Reproduce the lines running from the start of the items through the line that contains "130H103V125L97 118H89L87 122H84L81", with that line included. Leave the pictures out.

● Region labeling records:
####

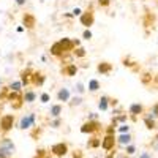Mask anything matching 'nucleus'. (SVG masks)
I'll use <instances>...</instances> for the list:
<instances>
[{
	"label": "nucleus",
	"instance_id": "4",
	"mask_svg": "<svg viewBox=\"0 0 158 158\" xmlns=\"http://www.w3.org/2000/svg\"><path fill=\"white\" fill-rule=\"evenodd\" d=\"M101 130H103V125L97 118H89L87 122H84L81 125V133H84V135H97Z\"/></svg>",
	"mask_w": 158,
	"mask_h": 158
},
{
	"label": "nucleus",
	"instance_id": "21",
	"mask_svg": "<svg viewBox=\"0 0 158 158\" xmlns=\"http://www.w3.org/2000/svg\"><path fill=\"white\" fill-rule=\"evenodd\" d=\"M100 89H101V84H100L98 79H90V81H89V85H87V90L92 92V94H95V92H98Z\"/></svg>",
	"mask_w": 158,
	"mask_h": 158
},
{
	"label": "nucleus",
	"instance_id": "15",
	"mask_svg": "<svg viewBox=\"0 0 158 158\" xmlns=\"http://www.w3.org/2000/svg\"><path fill=\"white\" fill-rule=\"evenodd\" d=\"M153 24H155V15L150 13L149 10H146V15L142 18V25L146 29H149V27H153Z\"/></svg>",
	"mask_w": 158,
	"mask_h": 158
},
{
	"label": "nucleus",
	"instance_id": "11",
	"mask_svg": "<svg viewBox=\"0 0 158 158\" xmlns=\"http://www.w3.org/2000/svg\"><path fill=\"white\" fill-rule=\"evenodd\" d=\"M77 71H79V67L76 63H65L60 70V74L65 77H74L77 74Z\"/></svg>",
	"mask_w": 158,
	"mask_h": 158
},
{
	"label": "nucleus",
	"instance_id": "36",
	"mask_svg": "<svg viewBox=\"0 0 158 158\" xmlns=\"http://www.w3.org/2000/svg\"><path fill=\"white\" fill-rule=\"evenodd\" d=\"M82 38H84V40H87V41H89V40H92V32H90V29H85V30H84Z\"/></svg>",
	"mask_w": 158,
	"mask_h": 158
},
{
	"label": "nucleus",
	"instance_id": "25",
	"mask_svg": "<svg viewBox=\"0 0 158 158\" xmlns=\"http://www.w3.org/2000/svg\"><path fill=\"white\" fill-rule=\"evenodd\" d=\"M62 111H63L62 104H52L51 109H49V114H51V117H60Z\"/></svg>",
	"mask_w": 158,
	"mask_h": 158
},
{
	"label": "nucleus",
	"instance_id": "26",
	"mask_svg": "<svg viewBox=\"0 0 158 158\" xmlns=\"http://www.w3.org/2000/svg\"><path fill=\"white\" fill-rule=\"evenodd\" d=\"M8 89L13 92H22V82L21 81H13L8 84Z\"/></svg>",
	"mask_w": 158,
	"mask_h": 158
},
{
	"label": "nucleus",
	"instance_id": "10",
	"mask_svg": "<svg viewBox=\"0 0 158 158\" xmlns=\"http://www.w3.org/2000/svg\"><path fill=\"white\" fill-rule=\"evenodd\" d=\"M35 120H36V115H35L33 112H30V114L24 115V117L21 118V122H19L18 127H19L21 130H30V128L35 127Z\"/></svg>",
	"mask_w": 158,
	"mask_h": 158
},
{
	"label": "nucleus",
	"instance_id": "33",
	"mask_svg": "<svg viewBox=\"0 0 158 158\" xmlns=\"http://www.w3.org/2000/svg\"><path fill=\"white\" fill-rule=\"evenodd\" d=\"M150 115L155 117V118H158V103H155L153 106L150 108Z\"/></svg>",
	"mask_w": 158,
	"mask_h": 158
},
{
	"label": "nucleus",
	"instance_id": "24",
	"mask_svg": "<svg viewBox=\"0 0 158 158\" xmlns=\"http://www.w3.org/2000/svg\"><path fill=\"white\" fill-rule=\"evenodd\" d=\"M98 108H100V111H108V108H109V97L103 95L98 100Z\"/></svg>",
	"mask_w": 158,
	"mask_h": 158
},
{
	"label": "nucleus",
	"instance_id": "7",
	"mask_svg": "<svg viewBox=\"0 0 158 158\" xmlns=\"http://www.w3.org/2000/svg\"><path fill=\"white\" fill-rule=\"evenodd\" d=\"M44 82H46V74L40 70H33V73L30 76V85L40 89V87L44 85Z\"/></svg>",
	"mask_w": 158,
	"mask_h": 158
},
{
	"label": "nucleus",
	"instance_id": "19",
	"mask_svg": "<svg viewBox=\"0 0 158 158\" xmlns=\"http://www.w3.org/2000/svg\"><path fill=\"white\" fill-rule=\"evenodd\" d=\"M71 54H73L74 59H84V57L87 56V51H85V48H82L81 44H79V46H76V48L73 49Z\"/></svg>",
	"mask_w": 158,
	"mask_h": 158
},
{
	"label": "nucleus",
	"instance_id": "37",
	"mask_svg": "<svg viewBox=\"0 0 158 158\" xmlns=\"http://www.w3.org/2000/svg\"><path fill=\"white\" fill-rule=\"evenodd\" d=\"M152 149H153L155 152H158V136L153 138V141H152Z\"/></svg>",
	"mask_w": 158,
	"mask_h": 158
},
{
	"label": "nucleus",
	"instance_id": "5",
	"mask_svg": "<svg viewBox=\"0 0 158 158\" xmlns=\"http://www.w3.org/2000/svg\"><path fill=\"white\" fill-rule=\"evenodd\" d=\"M15 120H16L15 114H3V115H0V131H3V133L11 131L13 125H15Z\"/></svg>",
	"mask_w": 158,
	"mask_h": 158
},
{
	"label": "nucleus",
	"instance_id": "1",
	"mask_svg": "<svg viewBox=\"0 0 158 158\" xmlns=\"http://www.w3.org/2000/svg\"><path fill=\"white\" fill-rule=\"evenodd\" d=\"M81 43H79V40H73V38H68V36H65V38H60L57 40L56 43H52L51 48H49V54L52 57H57V59H63V57H68L73 49L76 46H79Z\"/></svg>",
	"mask_w": 158,
	"mask_h": 158
},
{
	"label": "nucleus",
	"instance_id": "17",
	"mask_svg": "<svg viewBox=\"0 0 158 158\" xmlns=\"http://www.w3.org/2000/svg\"><path fill=\"white\" fill-rule=\"evenodd\" d=\"M142 122H144V125H146L147 130H156V127H158V125H156V120H155V117H152L150 114L144 115Z\"/></svg>",
	"mask_w": 158,
	"mask_h": 158
},
{
	"label": "nucleus",
	"instance_id": "28",
	"mask_svg": "<svg viewBox=\"0 0 158 158\" xmlns=\"http://www.w3.org/2000/svg\"><path fill=\"white\" fill-rule=\"evenodd\" d=\"M82 97H73V98H70V101H68V104L71 108H74V106H81L82 104Z\"/></svg>",
	"mask_w": 158,
	"mask_h": 158
},
{
	"label": "nucleus",
	"instance_id": "18",
	"mask_svg": "<svg viewBox=\"0 0 158 158\" xmlns=\"http://www.w3.org/2000/svg\"><path fill=\"white\" fill-rule=\"evenodd\" d=\"M22 97H24V103H33L36 98H38V95H36V92H33V90H30V89H27L22 94Z\"/></svg>",
	"mask_w": 158,
	"mask_h": 158
},
{
	"label": "nucleus",
	"instance_id": "22",
	"mask_svg": "<svg viewBox=\"0 0 158 158\" xmlns=\"http://www.w3.org/2000/svg\"><path fill=\"white\" fill-rule=\"evenodd\" d=\"M139 79H141V84H142V85H150L152 81H153V76H152L149 71H144V73L139 76Z\"/></svg>",
	"mask_w": 158,
	"mask_h": 158
},
{
	"label": "nucleus",
	"instance_id": "40",
	"mask_svg": "<svg viewBox=\"0 0 158 158\" xmlns=\"http://www.w3.org/2000/svg\"><path fill=\"white\" fill-rule=\"evenodd\" d=\"M139 158H152V155H150L149 152H142V153L139 155Z\"/></svg>",
	"mask_w": 158,
	"mask_h": 158
},
{
	"label": "nucleus",
	"instance_id": "31",
	"mask_svg": "<svg viewBox=\"0 0 158 158\" xmlns=\"http://www.w3.org/2000/svg\"><path fill=\"white\" fill-rule=\"evenodd\" d=\"M117 130H118V133H130V127H128V123H122V125H118V127H117Z\"/></svg>",
	"mask_w": 158,
	"mask_h": 158
},
{
	"label": "nucleus",
	"instance_id": "44",
	"mask_svg": "<svg viewBox=\"0 0 158 158\" xmlns=\"http://www.w3.org/2000/svg\"><path fill=\"white\" fill-rule=\"evenodd\" d=\"M0 89H2V77H0Z\"/></svg>",
	"mask_w": 158,
	"mask_h": 158
},
{
	"label": "nucleus",
	"instance_id": "39",
	"mask_svg": "<svg viewBox=\"0 0 158 158\" xmlns=\"http://www.w3.org/2000/svg\"><path fill=\"white\" fill-rule=\"evenodd\" d=\"M109 104H111V106H117V104H118V100H115V98H109Z\"/></svg>",
	"mask_w": 158,
	"mask_h": 158
},
{
	"label": "nucleus",
	"instance_id": "16",
	"mask_svg": "<svg viewBox=\"0 0 158 158\" xmlns=\"http://www.w3.org/2000/svg\"><path fill=\"white\" fill-rule=\"evenodd\" d=\"M70 98H71V95H70V89H65V87L59 89V92H57V100H59V101H62V103H68Z\"/></svg>",
	"mask_w": 158,
	"mask_h": 158
},
{
	"label": "nucleus",
	"instance_id": "32",
	"mask_svg": "<svg viewBox=\"0 0 158 158\" xmlns=\"http://www.w3.org/2000/svg\"><path fill=\"white\" fill-rule=\"evenodd\" d=\"M60 125H62V118L60 117H54V120L51 122V127L52 128H59Z\"/></svg>",
	"mask_w": 158,
	"mask_h": 158
},
{
	"label": "nucleus",
	"instance_id": "29",
	"mask_svg": "<svg viewBox=\"0 0 158 158\" xmlns=\"http://www.w3.org/2000/svg\"><path fill=\"white\" fill-rule=\"evenodd\" d=\"M136 153V146L135 144H128V146H125V155H135Z\"/></svg>",
	"mask_w": 158,
	"mask_h": 158
},
{
	"label": "nucleus",
	"instance_id": "12",
	"mask_svg": "<svg viewBox=\"0 0 158 158\" xmlns=\"http://www.w3.org/2000/svg\"><path fill=\"white\" fill-rule=\"evenodd\" d=\"M128 112H130L131 117H133V120H136L139 115L144 114V104H141V103H131L128 106Z\"/></svg>",
	"mask_w": 158,
	"mask_h": 158
},
{
	"label": "nucleus",
	"instance_id": "30",
	"mask_svg": "<svg viewBox=\"0 0 158 158\" xmlns=\"http://www.w3.org/2000/svg\"><path fill=\"white\" fill-rule=\"evenodd\" d=\"M111 2H112V0H97V5L100 8H109L111 6Z\"/></svg>",
	"mask_w": 158,
	"mask_h": 158
},
{
	"label": "nucleus",
	"instance_id": "14",
	"mask_svg": "<svg viewBox=\"0 0 158 158\" xmlns=\"http://www.w3.org/2000/svg\"><path fill=\"white\" fill-rule=\"evenodd\" d=\"M32 73H33V70H32L30 67L21 70V73H19V81L22 82V87H24V85H25V87L30 85V76H32Z\"/></svg>",
	"mask_w": 158,
	"mask_h": 158
},
{
	"label": "nucleus",
	"instance_id": "27",
	"mask_svg": "<svg viewBox=\"0 0 158 158\" xmlns=\"http://www.w3.org/2000/svg\"><path fill=\"white\" fill-rule=\"evenodd\" d=\"M122 63H123V67H128V68L133 70V68H136V63H138V62L131 60L130 57H123V59H122Z\"/></svg>",
	"mask_w": 158,
	"mask_h": 158
},
{
	"label": "nucleus",
	"instance_id": "35",
	"mask_svg": "<svg viewBox=\"0 0 158 158\" xmlns=\"http://www.w3.org/2000/svg\"><path fill=\"white\" fill-rule=\"evenodd\" d=\"M40 100H41V103H48V101L51 100V95L44 92V94H41V95H40Z\"/></svg>",
	"mask_w": 158,
	"mask_h": 158
},
{
	"label": "nucleus",
	"instance_id": "42",
	"mask_svg": "<svg viewBox=\"0 0 158 158\" xmlns=\"http://www.w3.org/2000/svg\"><path fill=\"white\" fill-rule=\"evenodd\" d=\"M89 118H97V114H95V112H90V115H89Z\"/></svg>",
	"mask_w": 158,
	"mask_h": 158
},
{
	"label": "nucleus",
	"instance_id": "23",
	"mask_svg": "<svg viewBox=\"0 0 158 158\" xmlns=\"http://www.w3.org/2000/svg\"><path fill=\"white\" fill-rule=\"evenodd\" d=\"M87 147L89 149H98V147H101V139L98 138V136H92L90 139H89V142H87Z\"/></svg>",
	"mask_w": 158,
	"mask_h": 158
},
{
	"label": "nucleus",
	"instance_id": "8",
	"mask_svg": "<svg viewBox=\"0 0 158 158\" xmlns=\"http://www.w3.org/2000/svg\"><path fill=\"white\" fill-rule=\"evenodd\" d=\"M51 153L52 155H56V156H65L68 153V144L67 142H63V141H60V142H56V144H52L51 146Z\"/></svg>",
	"mask_w": 158,
	"mask_h": 158
},
{
	"label": "nucleus",
	"instance_id": "34",
	"mask_svg": "<svg viewBox=\"0 0 158 158\" xmlns=\"http://www.w3.org/2000/svg\"><path fill=\"white\" fill-rule=\"evenodd\" d=\"M74 90L77 92L79 95H82L84 92H85V89H84V84H82V82H77V84H76V87H74Z\"/></svg>",
	"mask_w": 158,
	"mask_h": 158
},
{
	"label": "nucleus",
	"instance_id": "38",
	"mask_svg": "<svg viewBox=\"0 0 158 158\" xmlns=\"http://www.w3.org/2000/svg\"><path fill=\"white\" fill-rule=\"evenodd\" d=\"M81 13H82V11H81V8H74V10L71 11V16H79Z\"/></svg>",
	"mask_w": 158,
	"mask_h": 158
},
{
	"label": "nucleus",
	"instance_id": "20",
	"mask_svg": "<svg viewBox=\"0 0 158 158\" xmlns=\"http://www.w3.org/2000/svg\"><path fill=\"white\" fill-rule=\"evenodd\" d=\"M131 135L130 133H120L117 138V144H120V146H128V144L131 142Z\"/></svg>",
	"mask_w": 158,
	"mask_h": 158
},
{
	"label": "nucleus",
	"instance_id": "3",
	"mask_svg": "<svg viewBox=\"0 0 158 158\" xmlns=\"http://www.w3.org/2000/svg\"><path fill=\"white\" fill-rule=\"evenodd\" d=\"M79 22L84 29H90L92 25L95 24V10H94V5H89L85 11H82L79 15Z\"/></svg>",
	"mask_w": 158,
	"mask_h": 158
},
{
	"label": "nucleus",
	"instance_id": "9",
	"mask_svg": "<svg viewBox=\"0 0 158 158\" xmlns=\"http://www.w3.org/2000/svg\"><path fill=\"white\" fill-rule=\"evenodd\" d=\"M115 144H117V138L114 135H104L101 139V149L104 152H111L115 149Z\"/></svg>",
	"mask_w": 158,
	"mask_h": 158
},
{
	"label": "nucleus",
	"instance_id": "6",
	"mask_svg": "<svg viewBox=\"0 0 158 158\" xmlns=\"http://www.w3.org/2000/svg\"><path fill=\"white\" fill-rule=\"evenodd\" d=\"M21 22H22V27L25 30H33L36 27V16L33 13H24L21 18Z\"/></svg>",
	"mask_w": 158,
	"mask_h": 158
},
{
	"label": "nucleus",
	"instance_id": "13",
	"mask_svg": "<svg viewBox=\"0 0 158 158\" xmlns=\"http://www.w3.org/2000/svg\"><path fill=\"white\" fill-rule=\"evenodd\" d=\"M112 70H114V65H112L111 62H106V60H103V62H100V63L97 65V71H98L101 76H108V74H111Z\"/></svg>",
	"mask_w": 158,
	"mask_h": 158
},
{
	"label": "nucleus",
	"instance_id": "41",
	"mask_svg": "<svg viewBox=\"0 0 158 158\" xmlns=\"http://www.w3.org/2000/svg\"><path fill=\"white\" fill-rule=\"evenodd\" d=\"M15 2H16V5H18V6H24L27 0H15Z\"/></svg>",
	"mask_w": 158,
	"mask_h": 158
},
{
	"label": "nucleus",
	"instance_id": "45",
	"mask_svg": "<svg viewBox=\"0 0 158 158\" xmlns=\"http://www.w3.org/2000/svg\"><path fill=\"white\" fill-rule=\"evenodd\" d=\"M0 111H2V106H0Z\"/></svg>",
	"mask_w": 158,
	"mask_h": 158
},
{
	"label": "nucleus",
	"instance_id": "43",
	"mask_svg": "<svg viewBox=\"0 0 158 158\" xmlns=\"http://www.w3.org/2000/svg\"><path fill=\"white\" fill-rule=\"evenodd\" d=\"M106 158H114V153H109V155H108Z\"/></svg>",
	"mask_w": 158,
	"mask_h": 158
},
{
	"label": "nucleus",
	"instance_id": "2",
	"mask_svg": "<svg viewBox=\"0 0 158 158\" xmlns=\"http://www.w3.org/2000/svg\"><path fill=\"white\" fill-rule=\"evenodd\" d=\"M16 153V146L11 138H3L0 141V158H11Z\"/></svg>",
	"mask_w": 158,
	"mask_h": 158
}]
</instances>
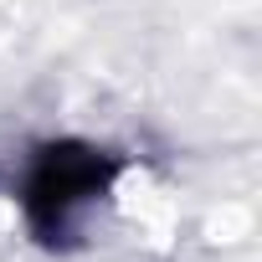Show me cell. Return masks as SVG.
<instances>
[{"label":"cell","mask_w":262,"mask_h":262,"mask_svg":"<svg viewBox=\"0 0 262 262\" xmlns=\"http://www.w3.org/2000/svg\"><path fill=\"white\" fill-rule=\"evenodd\" d=\"M118 175V160L93 149V144H47L26 175V190H21V211H26V226L41 236V242H62L72 236L77 216L108 195Z\"/></svg>","instance_id":"obj_1"}]
</instances>
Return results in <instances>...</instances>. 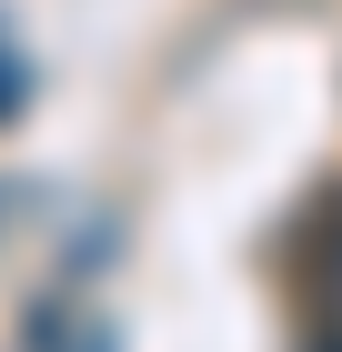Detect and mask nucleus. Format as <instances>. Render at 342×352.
<instances>
[{
    "mask_svg": "<svg viewBox=\"0 0 342 352\" xmlns=\"http://www.w3.org/2000/svg\"><path fill=\"white\" fill-rule=\"evenodd\" d=\"M302 352H342V292H322V312H312V332H302Z\"/></svg>",
    "mask_w": 342,
    "mask_h": 352,
    "instance_id": "f03ea898",
    "label": "nucleus"
},
{
    "mask_svg": "<svg viewBox=\"0 0 342 352\" xmlns=\"http://www.w3.org/2000/svg\"><path fill=\"white\" fill-rule=\"evenodd\" d=\"M21 111H30V60L0 41V121H21Z\"/></svg>",
    "mask_w": 342,
    "mask_h": 352,
    "instance_id": "f257e3e1",
    "label": "nucleus"
}]
</instances>
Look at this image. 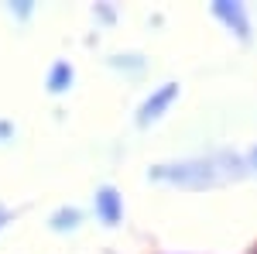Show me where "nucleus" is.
Listing matches in <instances>:
<instances>
[{"label":"nucleus","instance_id":"1","mask_svg":"<svg viewBox=\"0 0 257 254\" xmlns=\"http://www.w3.org/2000/svg\"><path fill=\"white\" fill-rule=\"evenodd\" d=\"M172 100H175V86L168 82V86L161 90L158 97H151L148 103H144V120H148V117H158V110H165V107H168Z\"/></svg>","mask_w":257,"mask_h":254},{"label":"nucleus","instance_id":"2","mask_svg":"<svg viewBox=\"0 0 257 254\" xmlns=\"http://www.w3.org/2000/svg\"><path fill=\"white\" fill-rule=\"evenodd\" d=\"M99 213H103L106 223H117L120 203H117V193H113V189H103V193H99Z\"/></svg>","mask_w":257,"mask_h":254},{"label":"nucleus","instance_id":"3","mask_svg":"<svg viewBox=\"0 0 257 254\" xmlns=\"http://www.w3.org/2000/svg\"><path fill=\"white\" fill-rule=\"evenodd\" d=\"M65 79H72V69H69V65H55V69H52V79H48V86L59 93V90H65Z\"/></svg>","mask_w":257,"mask_h":254},{"label":"nucleus","instance_id":"4","mask_svg":"<svg viewBox=\"0 0 257 254\" xmlns=\"http://www.w3.org/2000/svg\"><path fill=\"white\" fill-rule=\"evenodd\" d=\"M0 220H4V213H0Z\"/></svg>","mask_w":257,"mask_h":254}]
</instances>
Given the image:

####

● Completed exercise:
Mask anything matching 'nucleus'. (SVG masks)
I'll use <instances>...</instances> for the list:
<instances>
[{
	"label": "nucleus",
	"instance_id": "4",
	"mask_svg": "<svg viewBox=\"0 0 158 158\" xmlns=\"http://www.w3.org/2000/svg\"><path fill=\"white\" fill-rule=\"evenodd\" d=\"M101 130H103V125L97 118H89L87 122H84L81 125V133H84V135H97Z\"/></svg>",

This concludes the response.